I think something more is needed. One way to address the issue is to ban genetic diagnotic patents - a bad idea, in my view. The piece proposes another alternative, which has advantages (the principle one being it doesn't involve a ban) and disadvantages (since it involves government coercion in the patent context). But in toto the good outweighs the bad, I think, which is why I proposed it.

Thanks for the comment.

Dr. Noonan,

I admire your patience in dealing with the recurring infection known by his original name of Malcolm Mooney, and here appearing as RosalindF.

Get well soon.

Kevin: " the wonderful thing about discussing the future is that it provides a natural experiment. We shall see and then know who among us, if any, had the correct intuition."

That requires that you actually put your cards on the table and make a prediction that is specific and testable.

Here's my prediction: the noose will tighten on claims like Myriad's that restrict access to genetic information. Myriad's claims, and claims like Myriad's, restrict access to genetic information because they prevent skilled artisans from using old methods to study aspects of a person's genome, all of which are useful (in whole or part or combination) at least for the purpose of providing a partial or complete "genetic ID" of that person.

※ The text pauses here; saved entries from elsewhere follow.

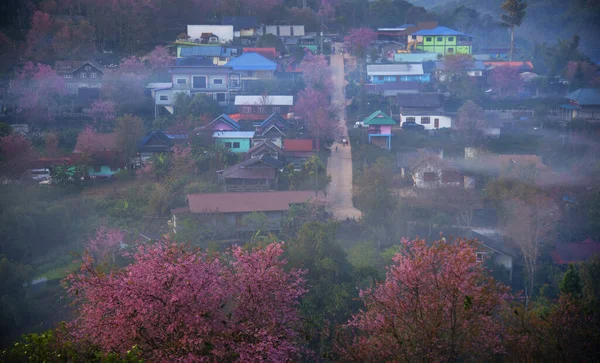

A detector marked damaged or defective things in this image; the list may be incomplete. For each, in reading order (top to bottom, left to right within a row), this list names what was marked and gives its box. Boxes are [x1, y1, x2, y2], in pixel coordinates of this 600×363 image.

rusty roof [188, 191, 318, 213]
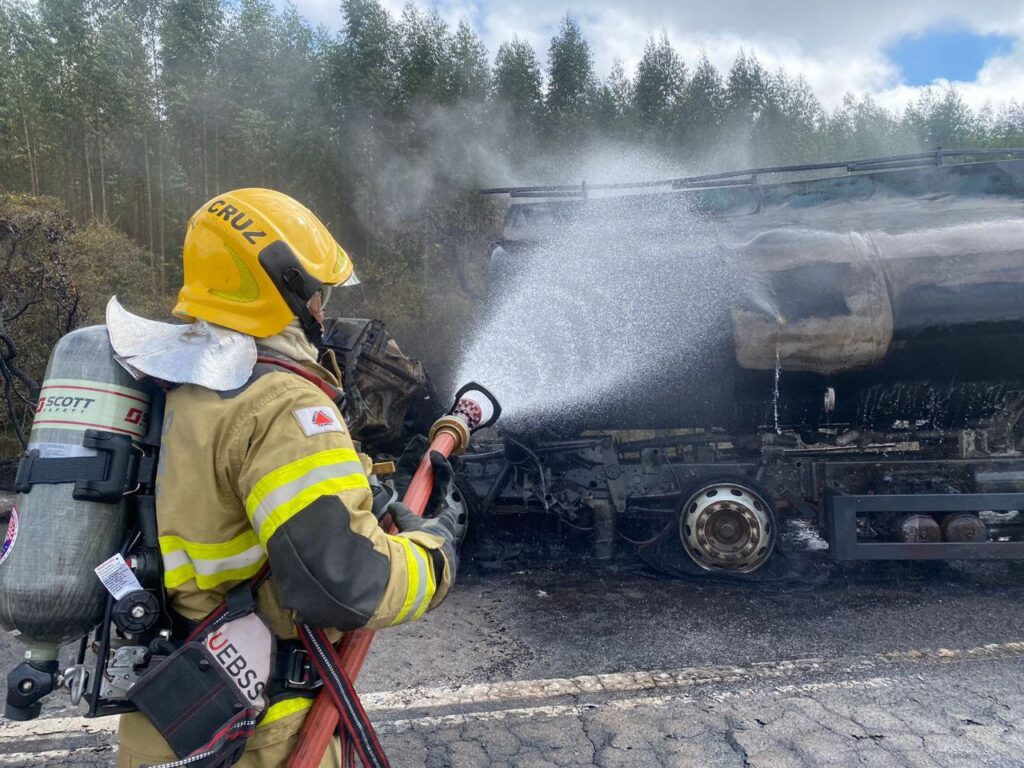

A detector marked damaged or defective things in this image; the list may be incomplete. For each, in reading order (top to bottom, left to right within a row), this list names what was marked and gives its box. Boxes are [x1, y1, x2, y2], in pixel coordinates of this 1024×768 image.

burned fuel tanker truck [466, 148, 1024, 576]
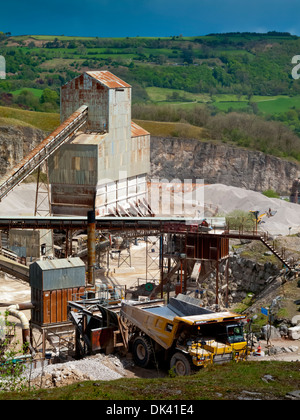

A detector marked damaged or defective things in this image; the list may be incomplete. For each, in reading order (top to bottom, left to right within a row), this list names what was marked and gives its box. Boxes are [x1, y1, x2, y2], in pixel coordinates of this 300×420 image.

rusty conveyor belt [0, 106, 88, 203]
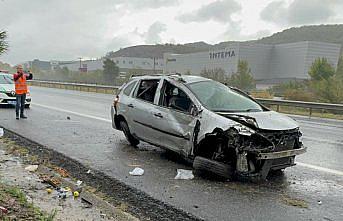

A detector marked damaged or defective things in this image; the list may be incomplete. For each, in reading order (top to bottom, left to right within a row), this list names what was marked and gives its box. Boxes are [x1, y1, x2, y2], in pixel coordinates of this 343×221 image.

severely damaged car [111, 75, 308, 180]
shattered windshield [188, 80, 264, 112]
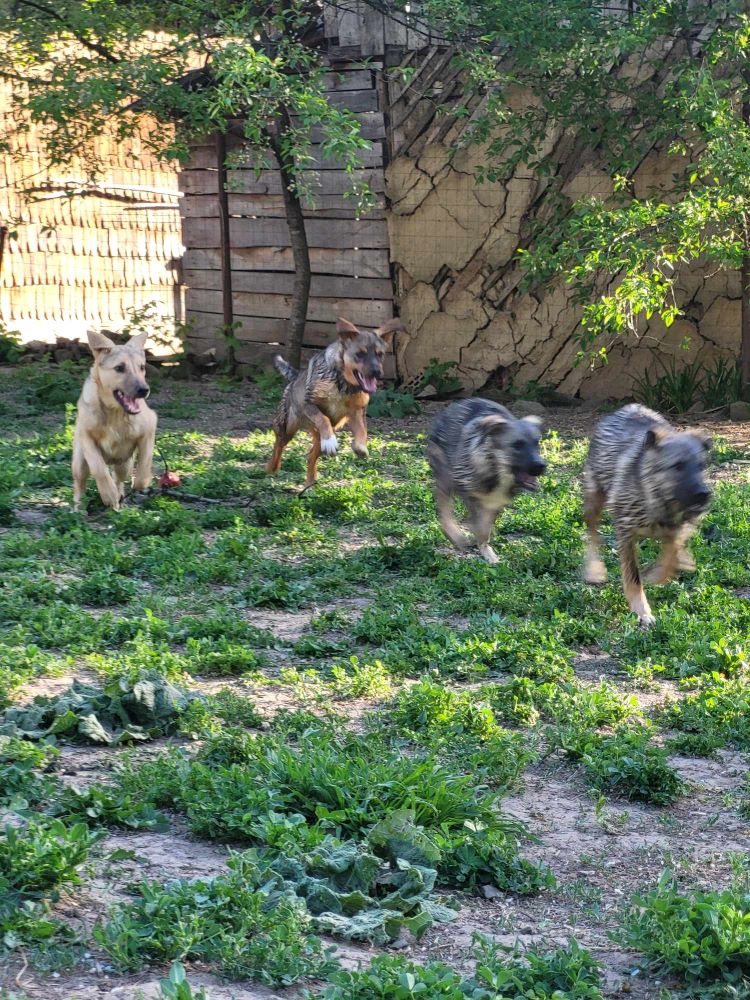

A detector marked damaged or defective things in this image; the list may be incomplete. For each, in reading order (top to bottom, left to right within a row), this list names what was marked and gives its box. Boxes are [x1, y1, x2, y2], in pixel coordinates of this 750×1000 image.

cracked concrete wall [390, 144, 744, 398]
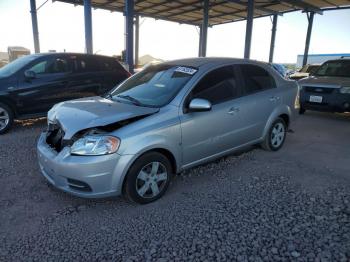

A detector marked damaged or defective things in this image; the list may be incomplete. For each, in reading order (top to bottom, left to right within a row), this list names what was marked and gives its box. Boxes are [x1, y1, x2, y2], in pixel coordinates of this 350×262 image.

crumpled hood [47, 96, 159, 139]
broken headlight [70, 135, 121, 156]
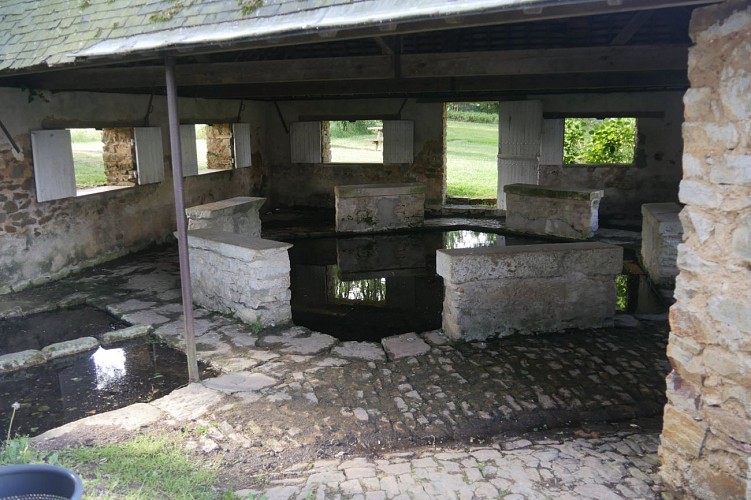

As a result of this, at least as much information about variety in the human genome and "what it means" will become available (i.e., readily accessible) to the public more quickly than it otherwise would. That's because there will be no restrictions on what sections of ones genome one can study (individually or in combination) using conventional (i.e., unpatentable or off patent) methods and/or compositions.

In spite of any dicta in the Supreme Court's incomprehensible Myriad decision (which you seem to take comfort in for some reason), the straightforward logic in Prometheus is going to control. In short, you can't protect ineligible subject matter (whether it's a "correlation" or "information about a person's genome" or "DNA molecules with sequences in the human genome") merely by folding in some obvious or old subject matter. That's because people have an uncontestable right to use old, obvious or conventional methods to study any piece of human DNA or combinations thereof for any purpose whatsoever. If I wish to do that and your patent puts up a roadblock in my path, then your patent is ineligible. That's Prometheus (with help from Myriad).

By the way, I noticed that cert was denied by the Supreme Court where the Federal Circuit had found a biodiagnostic method ineligible in Intema Ltd. v. PerkinElmer, Inc. That was predictable, and correct, in view of Prometheus. Just another data point for you.


As you know, Myriad cannot and will not prevail in its lawsuits. They are sham lawsuits, and any reasonably knowledgeable patent attorney with an understanding of biotechnology knows this (even if he/she will not openly admit this due to, for example, fear of loss of income). Unfortunately, Myriad does have an advantage over competitors due to its database, but the advantage will erode as more samples are tested by competitors. The days of obtaining patents that seek to make infringers out of those who practice old methods and then consider or think about the results of those methods, are over.

So, we don't need to enact legislation one way or the other in response to Prometheus or Myriad. The only thing we really need to do is move on with our lives.